硝子体に関わる症状

硝子体出血

網膜に傷が付くことで血液が硝子体内に入り込む事があります。この状態が硝子体出血です。硝子体出血と言っても、硝子体そのものは血管の通っていない組織なので出血しません。しかし、網膜には血管が通っているので、病変により出血を起こす事があります。

また、眼球に強い衝撃を受ける事で網膜裂孔や剥離を起こす事でも出血が起こる場合が有ります。網膜の出血の中では、糖尿病網膜症は特に注意しなくてはなりません。また、硝子体内が濁ると視界がクリアに見えない視野障害を引き起こします。この状態を硝子体混濁と呼びます。

直接的な原因のある特定の病気というより、硝子体の中に不純物が混ざり視野障害が起こる。その状態と考える事が出来ます。なので、飛蚊症も硝子体出血もどちらも硝子体混濁の一つと捉えられます。

ですが、目の中が濁るのは、これら以外にもあります。眼球内部に細菌が侵入すると、硝子体を温床として数を増やしていきます。すると、ブドウ膜炎を引き起こします。硝子体混濁が初期症状として現れる事もあるのです。

硝子体収縮

眼球内を満たすゲル状組織を硝子体と呼びますが、加齢とともに水分を蓄えにくくなります。すると、水分が硝子体から抜け出し、次第に体積が減っていく事があり、この状態を焼死体収縮と呼びます。

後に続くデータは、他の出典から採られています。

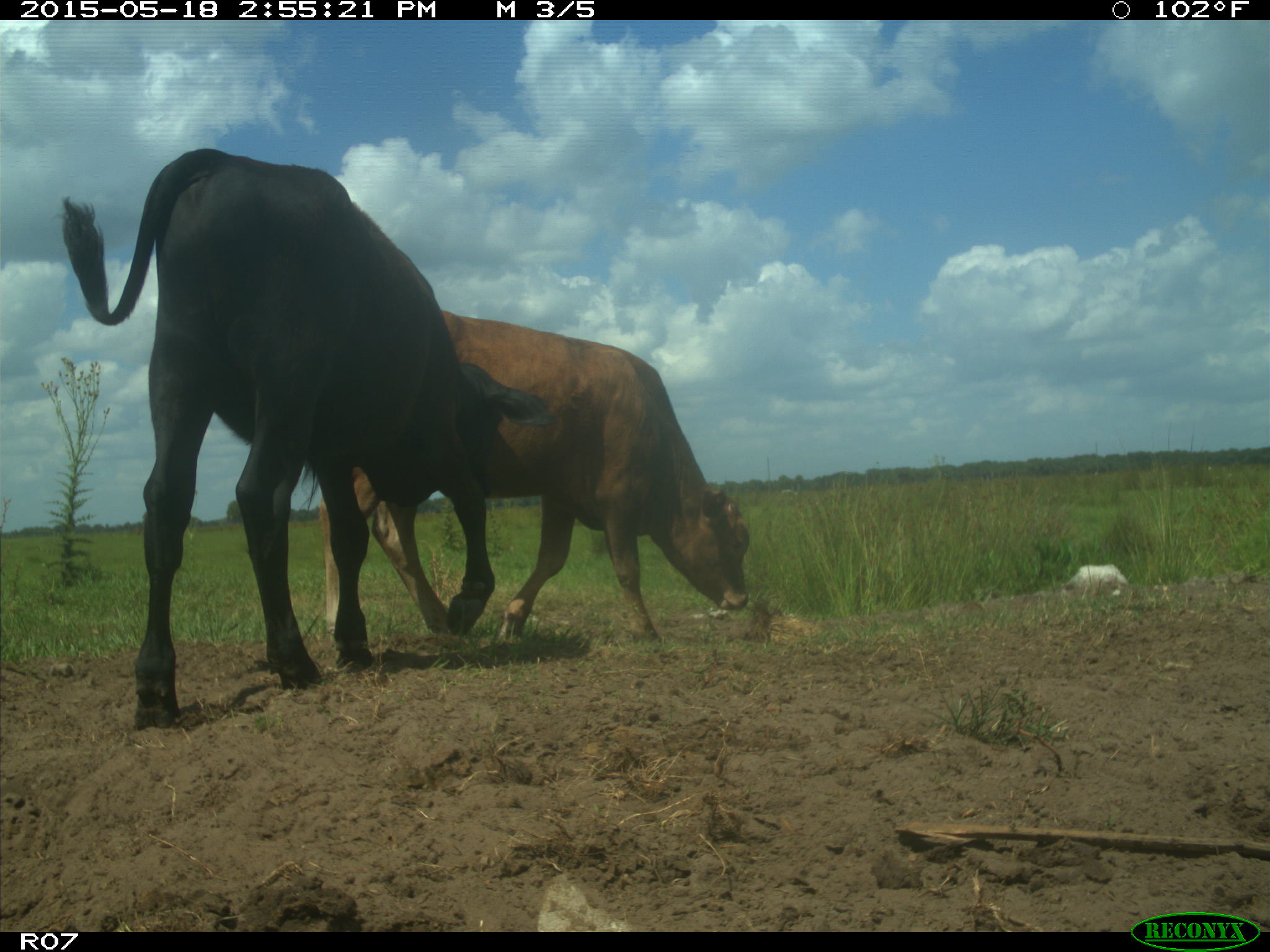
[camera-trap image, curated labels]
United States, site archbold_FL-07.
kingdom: Animalia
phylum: Chordata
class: Mammalia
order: Artiodactyla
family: Bovidae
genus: Bos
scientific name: Bos taurus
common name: domestic cow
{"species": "Bos taurus (domestic cow)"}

硝子体というのは、体内で最も透明度が高く、実に99.8%とも言われている程です。この光の透過度が有るお陰でものを見る時に不自由しないのです。しかし、加齢とともに組織が変性し、内部に液化スポットが出来てしまう事があり、そのスポットから硝子体膜に穴が開き水分が漏れ出してしまうのです。

すると体積が減り始め、硝子体収縮となります。さらに、大半が硝子体の眼底側(網膜・目の後ろ側)で引き起こされる為、後部硝子体剥離に該当するようです。後部硝子体剥離の厄介なところは、硝子体膜と長い年月接している網膜の一部に癒着している部分があるケースです。

場合のよっては、網膜裂孔を引き起こしたり、そこから網膜剥離へと発展する恐れもあるのです。他にも黄斑上膜のきっかけともなり兼ねません。単なる硝子体収縮だけなら、そこまで心配要りませんが、網膜との関わりによっては、手術が必要となるかもしれないのです。